TASK DESCRIPTION =
Copy the records from the line with "What spatial distance exists" up to and including the line with "Does it appear", switching "train car window" to "carriage window" and leaving everything else unchanged.
"""
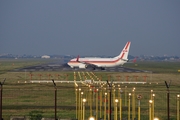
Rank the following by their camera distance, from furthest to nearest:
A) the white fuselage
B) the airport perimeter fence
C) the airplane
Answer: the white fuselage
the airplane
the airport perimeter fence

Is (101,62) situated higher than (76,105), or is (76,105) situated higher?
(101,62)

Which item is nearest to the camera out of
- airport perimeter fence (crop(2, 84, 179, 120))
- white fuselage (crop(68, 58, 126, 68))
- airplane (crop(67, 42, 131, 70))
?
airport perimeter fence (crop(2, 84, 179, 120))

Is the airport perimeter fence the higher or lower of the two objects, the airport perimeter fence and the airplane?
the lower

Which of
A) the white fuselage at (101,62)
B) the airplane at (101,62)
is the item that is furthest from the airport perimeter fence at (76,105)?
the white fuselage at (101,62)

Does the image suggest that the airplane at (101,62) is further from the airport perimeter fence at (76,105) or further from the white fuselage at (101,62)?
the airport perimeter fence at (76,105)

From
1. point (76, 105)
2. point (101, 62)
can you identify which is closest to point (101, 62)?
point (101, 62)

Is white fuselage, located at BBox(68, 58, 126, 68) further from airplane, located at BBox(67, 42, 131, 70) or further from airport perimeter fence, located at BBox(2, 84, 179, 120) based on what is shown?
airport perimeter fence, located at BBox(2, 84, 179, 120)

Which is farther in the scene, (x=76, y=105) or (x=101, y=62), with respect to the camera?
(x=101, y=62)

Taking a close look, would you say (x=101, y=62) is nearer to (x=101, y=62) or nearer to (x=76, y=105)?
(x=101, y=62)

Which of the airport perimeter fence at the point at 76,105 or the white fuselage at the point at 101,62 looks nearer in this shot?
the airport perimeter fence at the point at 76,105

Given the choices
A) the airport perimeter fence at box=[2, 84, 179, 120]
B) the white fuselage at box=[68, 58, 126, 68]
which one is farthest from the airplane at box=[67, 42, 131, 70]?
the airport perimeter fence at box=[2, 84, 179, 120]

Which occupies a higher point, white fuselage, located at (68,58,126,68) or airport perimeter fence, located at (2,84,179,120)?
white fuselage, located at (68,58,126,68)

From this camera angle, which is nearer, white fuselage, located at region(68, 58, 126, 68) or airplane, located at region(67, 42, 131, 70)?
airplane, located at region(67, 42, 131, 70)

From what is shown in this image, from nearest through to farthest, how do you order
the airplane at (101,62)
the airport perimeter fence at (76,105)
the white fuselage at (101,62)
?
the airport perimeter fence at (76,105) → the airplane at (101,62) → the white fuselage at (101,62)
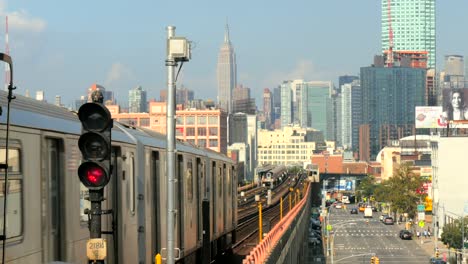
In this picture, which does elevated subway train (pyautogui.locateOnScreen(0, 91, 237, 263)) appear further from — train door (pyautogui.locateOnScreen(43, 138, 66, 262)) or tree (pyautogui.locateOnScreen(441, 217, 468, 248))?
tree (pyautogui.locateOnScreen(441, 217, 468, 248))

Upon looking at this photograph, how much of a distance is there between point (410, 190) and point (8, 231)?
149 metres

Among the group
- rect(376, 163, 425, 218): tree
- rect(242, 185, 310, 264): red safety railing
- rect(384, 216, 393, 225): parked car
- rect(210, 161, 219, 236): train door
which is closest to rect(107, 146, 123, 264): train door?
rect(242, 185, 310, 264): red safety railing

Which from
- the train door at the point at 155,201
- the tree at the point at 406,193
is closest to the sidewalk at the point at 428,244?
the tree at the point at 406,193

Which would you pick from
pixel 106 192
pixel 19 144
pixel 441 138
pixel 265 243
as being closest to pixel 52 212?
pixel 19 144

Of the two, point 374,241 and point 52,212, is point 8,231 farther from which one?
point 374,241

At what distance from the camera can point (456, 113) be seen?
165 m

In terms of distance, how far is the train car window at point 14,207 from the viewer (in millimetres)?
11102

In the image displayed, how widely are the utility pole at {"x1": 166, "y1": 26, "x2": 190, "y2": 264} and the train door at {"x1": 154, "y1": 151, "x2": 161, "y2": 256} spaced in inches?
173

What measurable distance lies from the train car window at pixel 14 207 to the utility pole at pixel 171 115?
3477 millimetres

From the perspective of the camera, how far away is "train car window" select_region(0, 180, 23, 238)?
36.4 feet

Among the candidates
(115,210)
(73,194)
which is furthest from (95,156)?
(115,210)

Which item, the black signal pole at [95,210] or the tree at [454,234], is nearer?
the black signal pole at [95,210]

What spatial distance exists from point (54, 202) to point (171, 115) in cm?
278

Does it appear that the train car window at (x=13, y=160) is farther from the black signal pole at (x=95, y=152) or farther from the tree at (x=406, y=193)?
"""
"""
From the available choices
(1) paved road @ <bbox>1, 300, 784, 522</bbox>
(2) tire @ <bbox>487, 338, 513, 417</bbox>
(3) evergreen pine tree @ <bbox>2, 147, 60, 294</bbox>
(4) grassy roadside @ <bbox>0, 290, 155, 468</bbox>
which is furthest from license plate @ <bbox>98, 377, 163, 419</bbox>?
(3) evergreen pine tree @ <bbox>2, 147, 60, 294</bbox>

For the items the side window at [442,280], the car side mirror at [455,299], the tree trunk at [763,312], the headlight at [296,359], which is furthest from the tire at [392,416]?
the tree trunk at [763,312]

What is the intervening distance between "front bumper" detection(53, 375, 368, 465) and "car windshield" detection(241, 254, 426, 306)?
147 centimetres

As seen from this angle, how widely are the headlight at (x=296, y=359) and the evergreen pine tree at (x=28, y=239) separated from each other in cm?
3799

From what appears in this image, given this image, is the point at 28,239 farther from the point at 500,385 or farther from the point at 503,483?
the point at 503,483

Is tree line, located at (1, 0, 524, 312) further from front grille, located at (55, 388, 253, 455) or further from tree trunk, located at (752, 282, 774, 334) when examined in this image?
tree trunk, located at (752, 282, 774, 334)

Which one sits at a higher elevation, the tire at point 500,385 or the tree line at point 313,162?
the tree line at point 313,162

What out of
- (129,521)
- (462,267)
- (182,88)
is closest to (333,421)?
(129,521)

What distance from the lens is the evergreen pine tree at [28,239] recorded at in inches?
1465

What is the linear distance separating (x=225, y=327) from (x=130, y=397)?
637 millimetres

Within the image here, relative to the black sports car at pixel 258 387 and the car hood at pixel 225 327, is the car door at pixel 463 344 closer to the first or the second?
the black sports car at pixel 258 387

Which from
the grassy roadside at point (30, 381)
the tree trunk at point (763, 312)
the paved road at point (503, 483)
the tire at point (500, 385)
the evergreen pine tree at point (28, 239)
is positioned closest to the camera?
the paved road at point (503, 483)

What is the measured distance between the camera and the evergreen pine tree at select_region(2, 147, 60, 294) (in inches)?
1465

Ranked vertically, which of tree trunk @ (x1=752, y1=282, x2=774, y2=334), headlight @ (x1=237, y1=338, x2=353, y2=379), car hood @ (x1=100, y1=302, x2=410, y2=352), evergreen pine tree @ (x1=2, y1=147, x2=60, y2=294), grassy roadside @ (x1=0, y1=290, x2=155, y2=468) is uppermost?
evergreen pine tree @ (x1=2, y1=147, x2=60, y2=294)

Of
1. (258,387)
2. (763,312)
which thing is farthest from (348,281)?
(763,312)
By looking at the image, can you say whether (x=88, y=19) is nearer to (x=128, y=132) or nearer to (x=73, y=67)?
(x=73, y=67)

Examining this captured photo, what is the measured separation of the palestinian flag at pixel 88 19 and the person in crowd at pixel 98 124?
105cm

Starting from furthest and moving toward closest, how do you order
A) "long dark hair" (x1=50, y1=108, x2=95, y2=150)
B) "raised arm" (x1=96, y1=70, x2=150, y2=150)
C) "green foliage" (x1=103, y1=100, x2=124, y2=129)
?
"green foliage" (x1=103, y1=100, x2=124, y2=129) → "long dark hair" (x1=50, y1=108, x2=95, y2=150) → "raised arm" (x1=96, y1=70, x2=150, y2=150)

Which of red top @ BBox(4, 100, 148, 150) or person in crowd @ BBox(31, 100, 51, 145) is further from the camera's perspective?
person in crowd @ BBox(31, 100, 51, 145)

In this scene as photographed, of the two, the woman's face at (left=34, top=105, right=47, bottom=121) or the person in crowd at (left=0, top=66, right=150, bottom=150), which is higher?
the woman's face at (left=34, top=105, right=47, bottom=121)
"""
"""
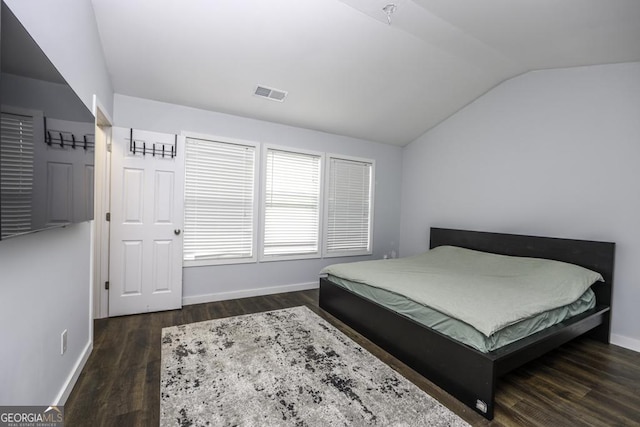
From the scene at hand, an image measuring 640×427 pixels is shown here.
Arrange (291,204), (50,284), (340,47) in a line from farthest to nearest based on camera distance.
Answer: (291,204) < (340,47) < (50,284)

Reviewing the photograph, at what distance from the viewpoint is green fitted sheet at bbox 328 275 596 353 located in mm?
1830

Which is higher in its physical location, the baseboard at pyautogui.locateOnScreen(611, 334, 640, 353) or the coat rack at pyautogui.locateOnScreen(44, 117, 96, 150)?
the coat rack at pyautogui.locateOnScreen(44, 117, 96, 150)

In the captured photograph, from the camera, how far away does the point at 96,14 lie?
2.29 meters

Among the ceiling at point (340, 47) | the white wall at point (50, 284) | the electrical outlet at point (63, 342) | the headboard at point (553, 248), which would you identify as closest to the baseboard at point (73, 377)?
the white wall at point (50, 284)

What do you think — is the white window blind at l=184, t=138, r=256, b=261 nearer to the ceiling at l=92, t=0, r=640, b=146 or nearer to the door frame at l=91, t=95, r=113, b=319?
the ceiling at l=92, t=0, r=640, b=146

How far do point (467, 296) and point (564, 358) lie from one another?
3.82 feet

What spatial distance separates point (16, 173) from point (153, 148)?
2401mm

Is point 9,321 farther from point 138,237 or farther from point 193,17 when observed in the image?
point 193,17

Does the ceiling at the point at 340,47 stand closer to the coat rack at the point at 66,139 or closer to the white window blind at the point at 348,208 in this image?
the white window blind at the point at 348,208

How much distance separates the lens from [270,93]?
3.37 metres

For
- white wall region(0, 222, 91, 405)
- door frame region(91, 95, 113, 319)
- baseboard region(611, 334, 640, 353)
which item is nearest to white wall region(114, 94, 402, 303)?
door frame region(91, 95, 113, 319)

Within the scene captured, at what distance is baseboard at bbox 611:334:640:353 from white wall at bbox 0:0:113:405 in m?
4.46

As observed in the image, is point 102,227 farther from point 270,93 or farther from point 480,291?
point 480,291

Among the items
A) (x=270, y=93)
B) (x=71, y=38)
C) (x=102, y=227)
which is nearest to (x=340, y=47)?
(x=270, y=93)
"""
RESPONSE BELOW =
What spatial distance exists from point (54, 202) to point (171, 115) in cm?
278

Does it appear that the carriage window at (x=13, y=160) is farther from the black signal pole at (x=95, y=152) or farther from the tree at (x=406, y=193)?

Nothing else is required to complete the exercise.